If the worker process fails to mark a pending record as available, we can check the status of the file when an individual revision is requested through the API (GET /v3/files/<guid>/revisions/<createdOn>) by looking for the file and if it exists, marking the record as available. Until we see how often this fails, this may be sufficient for admin users to clean up orphaned records (they can also delete them and try over).

Changelog

CREATE TABLE IF NOT EXISTS `Files` (
`studyId` varchar(255) NOT NULL,
`guid` varchar(60) NOT NULL,
`name` varchar(255) DEFAULT NULL,
`description` text,
`mimeType` varchar(255) DEFAULT NULL,
`deleted` tinyint(1) NOT NULL DEFAULT '0',
`version` int(10) unsigned NOT NULL, // optimistic lock
PRIMARY KEY (`guid`),
KEY `Studies_idx` (`studyId`), // retrieve all for a study
) ENGINE=InnoDB DEFAULT CHARSET=utf8 COLLATE=utf8_unicode_ci;


CREATE TABLE IF NOT EXISTS `FileRevisions` (
`fileGuid` varchar(60) NOT NULL,
`createdOn` BIGINT UNSIGNED NOT NULL,
`description` text,
`uploadURL` VARCHAR(512) DEFAULT NULL,
`status` ENUM('PENDING','AVAILABLE') NOT NULL
PRIMARY KEY (`fileGuid`, `createdOn`),
CONSTRAINT `Files-Guid-Constraint` FOREIGN KEY (`fileGuid`) REFERENCES `Files` (`guid`) ON DELETE CASCADE
) CHARACTER SET utf8 COLLATE utf8_unicode_ci;

Object Model

public interface File {

    String getName();

    void setName(String name);

  

    String getGuid();

    void setGuid(String guid);

    

    String getDescription();

    void setDescription(String description);

    

    /** Probably optional since S3 autodetects, but some files (e.g. without extensions) may need it. */

    String getMimeType();

    void setMimeType(String mimeType);

    

    /** Files support logical deletion.
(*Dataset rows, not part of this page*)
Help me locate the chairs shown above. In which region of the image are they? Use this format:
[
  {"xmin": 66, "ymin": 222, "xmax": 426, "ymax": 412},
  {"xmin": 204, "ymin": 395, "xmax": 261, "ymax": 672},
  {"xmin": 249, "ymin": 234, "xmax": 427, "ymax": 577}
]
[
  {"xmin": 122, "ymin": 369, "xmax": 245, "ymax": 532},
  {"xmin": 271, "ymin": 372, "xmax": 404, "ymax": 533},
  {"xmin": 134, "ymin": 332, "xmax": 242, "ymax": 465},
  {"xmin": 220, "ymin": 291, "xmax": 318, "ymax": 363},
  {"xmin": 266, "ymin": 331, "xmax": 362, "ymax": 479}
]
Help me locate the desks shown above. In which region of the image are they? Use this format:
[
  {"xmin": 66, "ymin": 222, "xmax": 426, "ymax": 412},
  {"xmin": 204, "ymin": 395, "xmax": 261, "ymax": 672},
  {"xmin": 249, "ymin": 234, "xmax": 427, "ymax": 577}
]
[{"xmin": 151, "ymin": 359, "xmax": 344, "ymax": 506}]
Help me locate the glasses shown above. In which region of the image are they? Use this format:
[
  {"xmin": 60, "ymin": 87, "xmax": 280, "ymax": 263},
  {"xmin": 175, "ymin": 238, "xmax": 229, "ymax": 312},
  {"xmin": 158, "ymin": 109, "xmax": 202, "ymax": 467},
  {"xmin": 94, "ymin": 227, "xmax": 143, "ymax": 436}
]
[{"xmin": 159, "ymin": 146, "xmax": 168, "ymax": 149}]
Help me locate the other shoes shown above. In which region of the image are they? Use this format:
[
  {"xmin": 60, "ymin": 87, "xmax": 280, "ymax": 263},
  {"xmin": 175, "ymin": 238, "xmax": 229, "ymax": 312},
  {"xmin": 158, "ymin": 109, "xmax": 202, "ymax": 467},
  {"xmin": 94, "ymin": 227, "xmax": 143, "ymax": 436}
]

Revisions remain accessible on S3 for released clients and configurations. */

    boolean isDeleted();

    void setDeleted(boolean deleted);

}


public interface FileRevision {

    String getFileGuid();

    void setFileGuid(String fileGuid);

    

    /** To handle upload fails and upload URL expiration, we use the creation time of this record, not any timestamp of the S3 file itself. */

    DateTime getCreatedOn();

    void setCreatedOn(DateTime createdOn);

    

    String getDescription();

    void setDescription(String description);

    

    /** This is the presigned S3 URL to upload contents. Will be cleared when revision is moved to "available." */

    String getUploadURL();

    void setUploadURL(String uploadURL);

    

    FileStatus getFileStatus();

    void setFileStatus(FileStatus status);

    

    /** Synthetically derived from other data as: http://docs.sagebridge.org/<studyId>/<guid>/<createdOn> */

    String getDownloadURL();

    void setDownloadURL(String downloadURL);

}


public enum FileStatus {

    PENDING,

    AVAILABLE

}

Services & DAO

FileDao {
    getFiles(StudyIdentifier studyId);
    createFile(File file);
    updateFile(File file);
    deleteFilePermanently(StudyIdentifier, String guid);
}

FileRevisionDao {
     getFileRevisions(StudyIdentifier studyId, String guid);
    createFileRevision(FileRevision revision);
    updateFileRevision(FileRevision revision);
    deleteFileRevision(StudyIdentifier studyId, String guid);
}

FileService {
    getFiles(StudyIdentifier studyId);
    createFile(File file);
    updateFile(File file);
    deleteFile(StudyIdentifier, String guid);
    deleteFilePermanently(StudyIdentifier, String guid);
}

FileRevisionService {
    getFileRevisions(StudyIdentifier studyId, String guid);
    createFileRevision(FileRevision revision);
    updateFileRevision(FileRevision revision);
    finishFileRevisionUpload(StudyIdentifier studyId, String guid);
    deleteFileRevision(StudyIdentifier studyId, String guid);
}

S3 File Organization

There's currently a bucket for all documents in each environment. Treating that as root, documents would be filed in the following directory structure:

/<file-guid>.<createdOn>

 /<file-guid>.<createdOn>

For other files we've used the long value for createdOn, the DateTime as a UTC ISO 8601 string might be easier to find when debugging so I would prefer to use that.

Note that these files will be served to clients through the CDN, so not all requests will require S3 (this help to keep download times acceptable regardless of where the client is located).